▶ Given text:
Start
Major 20th Century Writers

May 14th , 2015

Love of Monsters

Humbert Humbert (our main first man of power and also the narrator in the book) arrived at his final destination. It is a history lesson in self-absorption of a man who revels in strategy, though as time continues, his tactical attempts to move forward result in poor knee jerk reactions. Humbert Humbert spirals out of control, eventually losing his Lolita and according to the book, ending up in prison.

Lolita begins with a very unusual structure. It begins with our narrator at the end of our story setting the stage for the story by delving into the beginning of the story. It begins with Humbert talking about his childhood as justification for his misdeeds. It begins with Humbert defining his character and a framework for the story, yet it is a narrative that lives outside the standard dialogue, outside of the entire narrative framework, the audience is introduced to a crime. Not the explanation of the crime. Not the justification of the crime. Not the activity of the crime. The narrator is speaking to a jury and in speaking to the jury, he tells his tale of the precursor to Lolita, admitting that that there "may have been no Lolita at all had he not loved, one summer, a certain girl-child." The precursor tryst becomes the foundation for Humbert's obsession, his first sexual experience with his childhood sweetheart, Annabelle Leigh. Her premature death and his unconsummated love for her are implied to have caused his adult obsession with prepubescent girls. This moment in time defines whom Humbert Humbert becomes later in life, still bound by his obsession with Annabelle in her child state, the basis of his pathological adult mindset. His love of Annabelle defined the epitome of perfection in a lover and continued throughout his life. He never changed. His portrait of a lover remained exactly the same as he continued to age as if his emotions of love and lust were frozen in time.
End
▶ Work instructions:
Reproduce the Lolita essay from "Humbert Humbert (our" to "up in prison." word for word.

▶ Data excerpts:
Start
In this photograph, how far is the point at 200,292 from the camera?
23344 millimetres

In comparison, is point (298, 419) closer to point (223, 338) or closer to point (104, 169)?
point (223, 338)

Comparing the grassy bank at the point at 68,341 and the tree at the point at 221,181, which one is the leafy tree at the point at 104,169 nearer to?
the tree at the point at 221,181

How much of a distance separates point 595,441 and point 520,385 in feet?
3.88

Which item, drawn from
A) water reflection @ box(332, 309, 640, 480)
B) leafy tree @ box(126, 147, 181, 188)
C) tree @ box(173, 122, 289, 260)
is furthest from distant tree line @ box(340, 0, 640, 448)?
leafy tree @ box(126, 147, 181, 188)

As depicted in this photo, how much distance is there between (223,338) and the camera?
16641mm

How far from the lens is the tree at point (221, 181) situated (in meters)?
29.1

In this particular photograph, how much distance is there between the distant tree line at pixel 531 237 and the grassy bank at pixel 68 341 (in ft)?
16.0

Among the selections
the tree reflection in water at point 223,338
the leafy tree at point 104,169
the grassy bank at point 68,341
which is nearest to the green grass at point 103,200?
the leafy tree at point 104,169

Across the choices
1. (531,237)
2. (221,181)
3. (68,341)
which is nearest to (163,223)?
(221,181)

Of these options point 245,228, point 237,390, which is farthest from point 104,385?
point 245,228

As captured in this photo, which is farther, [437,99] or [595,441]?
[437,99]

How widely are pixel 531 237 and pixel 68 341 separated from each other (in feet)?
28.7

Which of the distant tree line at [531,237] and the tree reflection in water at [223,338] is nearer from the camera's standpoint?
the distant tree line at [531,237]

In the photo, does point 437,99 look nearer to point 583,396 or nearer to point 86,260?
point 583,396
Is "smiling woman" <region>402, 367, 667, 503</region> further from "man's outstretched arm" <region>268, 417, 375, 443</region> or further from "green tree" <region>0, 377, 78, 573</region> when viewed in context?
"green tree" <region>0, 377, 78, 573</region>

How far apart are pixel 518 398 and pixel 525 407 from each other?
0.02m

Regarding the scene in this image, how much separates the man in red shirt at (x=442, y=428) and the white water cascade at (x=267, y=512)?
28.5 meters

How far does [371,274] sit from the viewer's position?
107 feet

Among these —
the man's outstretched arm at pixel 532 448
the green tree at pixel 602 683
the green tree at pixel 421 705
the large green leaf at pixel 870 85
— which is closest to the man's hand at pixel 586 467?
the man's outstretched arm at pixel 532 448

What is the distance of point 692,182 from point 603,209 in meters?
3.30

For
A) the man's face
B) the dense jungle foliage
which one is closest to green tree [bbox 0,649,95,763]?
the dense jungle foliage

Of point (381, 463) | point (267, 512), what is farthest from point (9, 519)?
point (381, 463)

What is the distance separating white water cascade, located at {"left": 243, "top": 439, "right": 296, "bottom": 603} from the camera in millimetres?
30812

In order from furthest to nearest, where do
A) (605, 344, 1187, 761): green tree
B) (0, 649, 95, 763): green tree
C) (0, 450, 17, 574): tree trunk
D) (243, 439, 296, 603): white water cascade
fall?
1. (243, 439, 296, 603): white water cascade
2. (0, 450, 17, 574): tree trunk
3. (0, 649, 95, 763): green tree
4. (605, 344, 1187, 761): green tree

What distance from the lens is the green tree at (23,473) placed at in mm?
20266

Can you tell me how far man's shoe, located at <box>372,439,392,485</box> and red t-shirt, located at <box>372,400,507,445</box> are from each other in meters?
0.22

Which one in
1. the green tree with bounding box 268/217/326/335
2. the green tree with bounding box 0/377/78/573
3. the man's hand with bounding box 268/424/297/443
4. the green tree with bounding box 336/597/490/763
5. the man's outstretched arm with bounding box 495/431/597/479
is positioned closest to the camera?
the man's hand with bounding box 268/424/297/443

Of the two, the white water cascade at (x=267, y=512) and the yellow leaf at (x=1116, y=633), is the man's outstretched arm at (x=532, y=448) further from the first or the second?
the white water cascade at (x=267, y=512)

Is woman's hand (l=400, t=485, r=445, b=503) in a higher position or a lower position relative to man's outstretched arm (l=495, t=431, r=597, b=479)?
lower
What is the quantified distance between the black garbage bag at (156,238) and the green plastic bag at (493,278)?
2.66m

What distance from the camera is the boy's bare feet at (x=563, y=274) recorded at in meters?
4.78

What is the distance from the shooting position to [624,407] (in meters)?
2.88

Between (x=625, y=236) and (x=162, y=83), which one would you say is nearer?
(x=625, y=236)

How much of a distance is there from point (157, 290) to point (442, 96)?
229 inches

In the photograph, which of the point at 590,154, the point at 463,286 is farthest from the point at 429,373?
End
▶ Task response:
Humbert Humbert (our main first man of power and also the narrator in the book) arrived at his final destination. It is a history lesson in self-absorption of a man who revels in strategy, though as time continues, his tactical attempts to move forward result in poor knee jerk reactions. Humbert Humbert spirals out of control, eventually losing his Lolita and according to the book, ending up in prison.